Pope apologizes to abuse victims
Scandal brought church 'shame and humiliation'
Pope Benedict XVI said Saturday he was ashamed of the "unspeakable" sexual abuse of children by priests, telling the British faithful during mass in Westminster Cathedral that he was deeply sorry and hoped the church's humiliation would help victims heal.
Benedict also said he hoped the church would be able to use its contrition to purify itself of the "sins" of its ministers and renew its commitment to educating the young.
Benedict confronted the abuse scandal head-on during his homily, which was broadcast live on British television, a day after six people were arrested in an alleged terrorist plot against him. They remained in custody Saturday.
Ahead of the mass, about 10,000 people, including abuse survivors, marched through the streets of central London to denounce the papal visit in the biggest protest yet against Benedict's five-year papacy.

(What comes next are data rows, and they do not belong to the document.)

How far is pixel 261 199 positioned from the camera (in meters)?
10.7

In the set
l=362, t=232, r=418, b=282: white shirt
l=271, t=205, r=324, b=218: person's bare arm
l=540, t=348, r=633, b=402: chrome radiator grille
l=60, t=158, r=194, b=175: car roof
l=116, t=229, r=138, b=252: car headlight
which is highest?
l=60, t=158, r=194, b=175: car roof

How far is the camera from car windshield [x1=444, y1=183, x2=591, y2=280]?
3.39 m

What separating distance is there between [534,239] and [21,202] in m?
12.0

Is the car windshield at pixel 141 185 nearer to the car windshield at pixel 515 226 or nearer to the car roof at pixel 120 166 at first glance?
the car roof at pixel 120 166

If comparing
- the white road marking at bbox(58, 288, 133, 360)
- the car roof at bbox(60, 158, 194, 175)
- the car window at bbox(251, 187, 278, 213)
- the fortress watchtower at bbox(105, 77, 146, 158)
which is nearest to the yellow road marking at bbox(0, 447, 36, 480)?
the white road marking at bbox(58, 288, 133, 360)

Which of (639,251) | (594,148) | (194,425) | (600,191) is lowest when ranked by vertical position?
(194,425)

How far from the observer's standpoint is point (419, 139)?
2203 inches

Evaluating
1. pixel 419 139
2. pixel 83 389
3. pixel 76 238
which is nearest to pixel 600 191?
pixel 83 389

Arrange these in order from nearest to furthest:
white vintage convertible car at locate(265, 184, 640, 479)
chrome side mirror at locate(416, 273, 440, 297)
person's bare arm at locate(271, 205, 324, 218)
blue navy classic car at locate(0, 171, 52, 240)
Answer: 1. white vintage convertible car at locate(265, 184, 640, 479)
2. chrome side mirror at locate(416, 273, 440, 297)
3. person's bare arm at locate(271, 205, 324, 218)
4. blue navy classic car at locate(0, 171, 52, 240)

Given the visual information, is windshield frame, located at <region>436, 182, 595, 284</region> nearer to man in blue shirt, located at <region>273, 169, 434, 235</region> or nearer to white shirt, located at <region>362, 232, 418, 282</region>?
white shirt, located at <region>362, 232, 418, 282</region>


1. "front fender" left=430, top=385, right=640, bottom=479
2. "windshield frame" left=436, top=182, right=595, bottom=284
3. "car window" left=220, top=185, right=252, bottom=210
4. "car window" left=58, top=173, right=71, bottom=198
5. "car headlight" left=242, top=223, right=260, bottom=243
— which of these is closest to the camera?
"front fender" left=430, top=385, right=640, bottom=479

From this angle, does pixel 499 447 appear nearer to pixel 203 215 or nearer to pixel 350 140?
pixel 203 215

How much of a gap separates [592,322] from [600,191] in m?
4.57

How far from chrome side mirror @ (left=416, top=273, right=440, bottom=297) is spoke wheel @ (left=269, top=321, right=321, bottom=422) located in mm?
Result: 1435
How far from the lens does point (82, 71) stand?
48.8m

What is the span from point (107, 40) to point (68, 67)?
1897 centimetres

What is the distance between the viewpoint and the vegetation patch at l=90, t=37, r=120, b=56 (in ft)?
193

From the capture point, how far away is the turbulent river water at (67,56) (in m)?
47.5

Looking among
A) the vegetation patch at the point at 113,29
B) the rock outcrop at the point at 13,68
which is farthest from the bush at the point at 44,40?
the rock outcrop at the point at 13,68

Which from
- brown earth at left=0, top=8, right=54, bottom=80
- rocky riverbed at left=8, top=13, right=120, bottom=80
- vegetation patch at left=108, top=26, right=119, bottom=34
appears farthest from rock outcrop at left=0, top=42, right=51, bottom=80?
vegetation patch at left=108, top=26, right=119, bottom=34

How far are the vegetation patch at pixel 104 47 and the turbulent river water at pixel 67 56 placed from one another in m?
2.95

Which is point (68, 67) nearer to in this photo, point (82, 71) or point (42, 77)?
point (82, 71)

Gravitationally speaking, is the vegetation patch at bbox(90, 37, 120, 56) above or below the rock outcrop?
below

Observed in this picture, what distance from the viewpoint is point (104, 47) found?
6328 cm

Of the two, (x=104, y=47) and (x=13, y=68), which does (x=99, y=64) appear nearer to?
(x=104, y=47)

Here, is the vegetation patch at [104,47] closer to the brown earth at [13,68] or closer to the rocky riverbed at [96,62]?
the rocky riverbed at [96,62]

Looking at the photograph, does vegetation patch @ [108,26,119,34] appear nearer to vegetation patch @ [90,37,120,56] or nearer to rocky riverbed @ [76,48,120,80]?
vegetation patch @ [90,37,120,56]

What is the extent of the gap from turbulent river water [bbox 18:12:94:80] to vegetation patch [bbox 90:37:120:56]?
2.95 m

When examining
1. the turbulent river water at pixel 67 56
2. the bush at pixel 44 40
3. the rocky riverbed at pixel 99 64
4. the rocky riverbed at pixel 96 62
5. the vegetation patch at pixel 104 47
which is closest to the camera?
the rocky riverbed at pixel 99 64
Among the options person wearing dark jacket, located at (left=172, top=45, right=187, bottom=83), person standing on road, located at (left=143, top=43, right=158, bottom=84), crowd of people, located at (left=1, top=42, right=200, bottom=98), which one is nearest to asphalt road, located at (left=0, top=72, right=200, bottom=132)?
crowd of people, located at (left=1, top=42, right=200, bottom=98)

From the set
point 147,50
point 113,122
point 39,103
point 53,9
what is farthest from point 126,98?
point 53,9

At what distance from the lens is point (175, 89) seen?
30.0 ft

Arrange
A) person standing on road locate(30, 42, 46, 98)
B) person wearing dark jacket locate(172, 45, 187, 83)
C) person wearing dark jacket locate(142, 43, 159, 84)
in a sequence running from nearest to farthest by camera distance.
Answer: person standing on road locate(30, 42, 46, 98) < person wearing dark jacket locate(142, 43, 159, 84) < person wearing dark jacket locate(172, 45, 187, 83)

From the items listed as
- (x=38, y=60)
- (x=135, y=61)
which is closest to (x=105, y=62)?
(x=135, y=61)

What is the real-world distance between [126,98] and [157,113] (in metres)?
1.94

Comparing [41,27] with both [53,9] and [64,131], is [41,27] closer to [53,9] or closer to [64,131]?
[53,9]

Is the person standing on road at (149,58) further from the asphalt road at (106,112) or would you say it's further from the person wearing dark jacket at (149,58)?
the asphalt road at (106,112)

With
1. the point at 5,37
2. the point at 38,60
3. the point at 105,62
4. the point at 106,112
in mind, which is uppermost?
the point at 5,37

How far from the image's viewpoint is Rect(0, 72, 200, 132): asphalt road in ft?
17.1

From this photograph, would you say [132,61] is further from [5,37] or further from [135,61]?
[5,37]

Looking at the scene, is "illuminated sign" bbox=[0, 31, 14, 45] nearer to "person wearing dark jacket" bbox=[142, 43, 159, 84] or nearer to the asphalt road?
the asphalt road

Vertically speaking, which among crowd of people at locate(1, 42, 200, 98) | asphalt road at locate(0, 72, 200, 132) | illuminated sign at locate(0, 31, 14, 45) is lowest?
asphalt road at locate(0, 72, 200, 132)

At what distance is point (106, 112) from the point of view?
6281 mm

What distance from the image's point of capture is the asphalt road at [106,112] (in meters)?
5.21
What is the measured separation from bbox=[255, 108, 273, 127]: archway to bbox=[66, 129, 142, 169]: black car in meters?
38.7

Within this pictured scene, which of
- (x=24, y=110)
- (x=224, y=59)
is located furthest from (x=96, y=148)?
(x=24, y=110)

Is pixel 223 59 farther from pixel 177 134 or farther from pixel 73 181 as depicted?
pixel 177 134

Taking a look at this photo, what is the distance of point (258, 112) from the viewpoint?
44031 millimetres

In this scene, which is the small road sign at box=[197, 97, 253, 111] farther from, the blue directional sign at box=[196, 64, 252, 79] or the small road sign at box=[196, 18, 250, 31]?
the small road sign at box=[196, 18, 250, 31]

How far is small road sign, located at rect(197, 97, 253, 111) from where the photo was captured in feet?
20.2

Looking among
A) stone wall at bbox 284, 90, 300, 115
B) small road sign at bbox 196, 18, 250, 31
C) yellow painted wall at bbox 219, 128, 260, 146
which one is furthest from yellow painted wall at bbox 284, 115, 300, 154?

The sex abuse scandal has clouded Benedict's four-day state visit to the deeply secular nation with a centuries-old history of anti-Catholic sentiment.
Polls have indicated widespread dissatisfaction in Britain with the way Benedict has handled the crisis, with Catholics nearly as critical of him as the rest of the population.
The pontiff issued his comments in the seat of English Catholicism amid speculation that he might meet with British abuse victims, and as abuse survivors and others opposed to his visit prepared a march Saturday afternoon in London's Hyde Park to demand more accountability.
"I express my deep sorrow to the innocent victims of these unspeakable crimes, along with my hope that the power of Christ's grace, his sacrifice of reconciliation, will bring deep healing and peace to their lives," Benedict said.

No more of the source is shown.